::: READING TEXT

1.3.4.9.8 Match Transformation: First N Characters

The First N Characters transformation allows matching to ignore the tail end of values when performing comparisons, by stripping the values to a number (N) of characters as read from the left of the value.

This is similar to using the main Trim Characters processor, trimming to the first few characters of a value.

Use the First N Characters transformation when you want to cluster using the first few characters of an identifier, or if you are matching on an identifier where the tail end of the value might be 'noise'. This is often used in a secondary match rule, using an Exact String Match comparison (see Comparison: Exact String Match), to find possible matches where the key part of the identifier is the same, but where the remaining parts are very different, and therefore hard to find using other comparisons. For example, when matching addresses, if the first 8 characters of the first line of an address are the same, there is quite a strong possibility of a match, even if one of the values may contain much more data than the other.

::::::

Update the text on the First N Characters transformation, everything from "The First N Characters transformation allows" down to "of a value.", so that "Trim Characters" becomes "Truncate Characters".

::: RECORDS SUPPLIED

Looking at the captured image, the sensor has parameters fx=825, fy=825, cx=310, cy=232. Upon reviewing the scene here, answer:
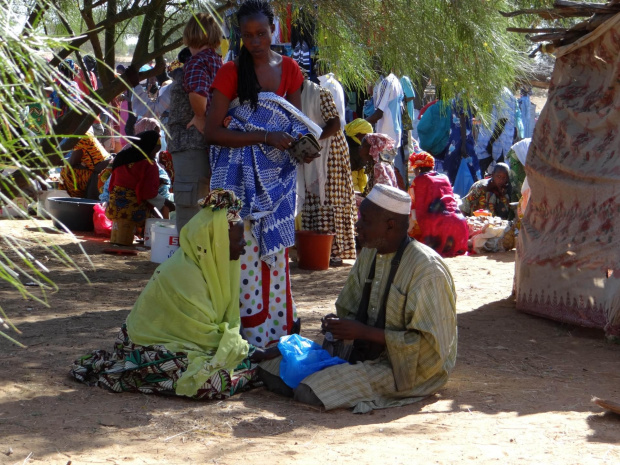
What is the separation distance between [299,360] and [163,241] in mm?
→ 3749

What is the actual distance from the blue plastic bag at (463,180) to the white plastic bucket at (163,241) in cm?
650

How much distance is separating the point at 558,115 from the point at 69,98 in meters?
4.90

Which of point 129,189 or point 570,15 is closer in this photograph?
point 570,15

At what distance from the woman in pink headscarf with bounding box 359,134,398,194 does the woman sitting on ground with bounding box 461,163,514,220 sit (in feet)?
4.70

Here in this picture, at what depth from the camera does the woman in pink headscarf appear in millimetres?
9523

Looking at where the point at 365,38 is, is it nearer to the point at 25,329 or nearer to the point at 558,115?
the point at 558,115

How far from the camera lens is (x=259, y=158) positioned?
4.80 metres

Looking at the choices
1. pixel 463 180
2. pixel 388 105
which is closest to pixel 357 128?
pixel 388 105

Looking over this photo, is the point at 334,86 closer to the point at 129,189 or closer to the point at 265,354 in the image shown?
the point at 129,189

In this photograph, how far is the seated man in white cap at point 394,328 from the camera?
4.14 m

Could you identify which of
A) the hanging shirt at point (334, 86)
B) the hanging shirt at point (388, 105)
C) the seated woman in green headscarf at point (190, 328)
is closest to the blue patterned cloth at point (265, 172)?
the seated woman in green headscarf at point (190, 328)

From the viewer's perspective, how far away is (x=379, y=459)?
11.2 feet

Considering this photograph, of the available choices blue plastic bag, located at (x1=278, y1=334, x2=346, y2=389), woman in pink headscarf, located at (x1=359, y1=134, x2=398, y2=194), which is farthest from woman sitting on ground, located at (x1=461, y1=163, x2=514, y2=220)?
blue plastic bag, located at (x1=278, y1=334, x2=346, y2=389)

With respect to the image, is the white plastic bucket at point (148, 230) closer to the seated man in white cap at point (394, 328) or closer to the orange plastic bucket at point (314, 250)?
the orange plastic bucket at point (314, 250)
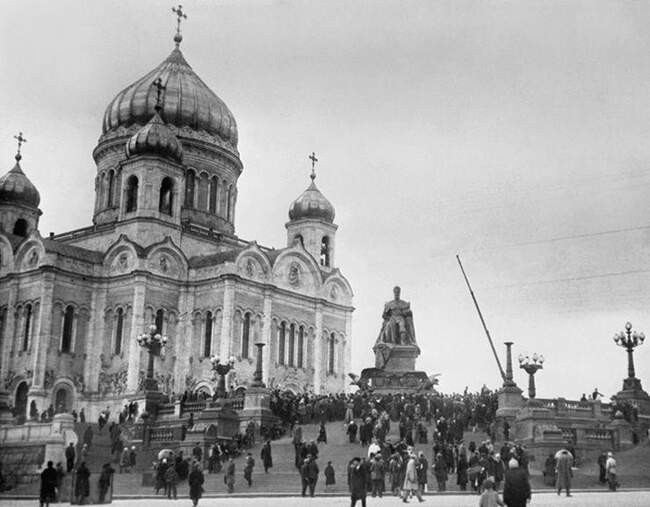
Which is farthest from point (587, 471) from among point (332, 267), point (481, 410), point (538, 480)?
point (332, 267)

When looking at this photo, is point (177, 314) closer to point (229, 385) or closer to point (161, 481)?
point (229, 385)

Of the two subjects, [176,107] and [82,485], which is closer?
[82,485]

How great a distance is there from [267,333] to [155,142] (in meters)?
12.0

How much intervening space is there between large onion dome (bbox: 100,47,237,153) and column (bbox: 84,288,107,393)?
1268 centimetres

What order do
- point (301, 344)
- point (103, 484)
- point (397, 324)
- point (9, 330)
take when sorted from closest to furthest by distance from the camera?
point (103, 484)
point (397, 324)
point (9, 330)
point (301, 344)

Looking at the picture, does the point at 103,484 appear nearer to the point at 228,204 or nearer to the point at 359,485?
the point at 359,485

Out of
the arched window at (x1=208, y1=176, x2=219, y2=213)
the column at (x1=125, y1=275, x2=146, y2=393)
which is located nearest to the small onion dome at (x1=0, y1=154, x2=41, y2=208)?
the arched window at (x1=208, y1=176, x2=219, y2=213)

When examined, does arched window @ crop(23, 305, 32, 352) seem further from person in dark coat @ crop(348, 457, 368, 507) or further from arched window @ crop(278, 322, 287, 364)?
person in dark coat @ crop(348, 457, 368, 507)

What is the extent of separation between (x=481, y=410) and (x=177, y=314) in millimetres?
20149

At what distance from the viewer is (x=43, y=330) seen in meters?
48.1

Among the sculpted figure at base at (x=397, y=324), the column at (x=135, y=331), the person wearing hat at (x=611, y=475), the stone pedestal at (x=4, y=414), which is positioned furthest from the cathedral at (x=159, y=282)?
the person wearing hat at (x=611, y=475)

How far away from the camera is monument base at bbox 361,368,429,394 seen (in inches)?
1706

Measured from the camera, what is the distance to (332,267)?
2472 inches

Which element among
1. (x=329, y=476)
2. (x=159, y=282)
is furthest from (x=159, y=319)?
(x=329, y=476)
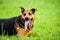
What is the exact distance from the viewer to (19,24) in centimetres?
245

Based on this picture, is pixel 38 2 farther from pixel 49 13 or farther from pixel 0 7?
pixel 0 7

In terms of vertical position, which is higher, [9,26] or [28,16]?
[28,16]

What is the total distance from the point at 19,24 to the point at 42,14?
12.4 inches

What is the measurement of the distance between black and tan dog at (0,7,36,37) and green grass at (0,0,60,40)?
0.23 ft

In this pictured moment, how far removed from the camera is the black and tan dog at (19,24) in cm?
239

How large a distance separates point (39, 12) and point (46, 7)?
0.42ft

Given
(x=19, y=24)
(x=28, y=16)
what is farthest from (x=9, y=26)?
(x=28, y=16)

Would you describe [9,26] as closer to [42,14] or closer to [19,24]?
[19,24]

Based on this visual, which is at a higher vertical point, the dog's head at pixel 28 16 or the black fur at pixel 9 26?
the dog's head at pixel 28 16

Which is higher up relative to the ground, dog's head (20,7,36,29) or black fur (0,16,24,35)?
dog's head (20,7,36,29)

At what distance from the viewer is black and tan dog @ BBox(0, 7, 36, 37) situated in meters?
2.39

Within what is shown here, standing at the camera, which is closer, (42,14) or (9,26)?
(9,26)

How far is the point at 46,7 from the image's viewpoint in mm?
2631

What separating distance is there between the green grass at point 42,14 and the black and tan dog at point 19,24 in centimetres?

::::::

• **EXERCISE RESPONSE**
The First N Characters transformation allows matching to ignore the tail end of values when performing comparisons, by stripping the values to a number (N) of characters as read from the left of the value.

This is similar to using the main Truncate Characters processor, trimming to the first few characters of a value.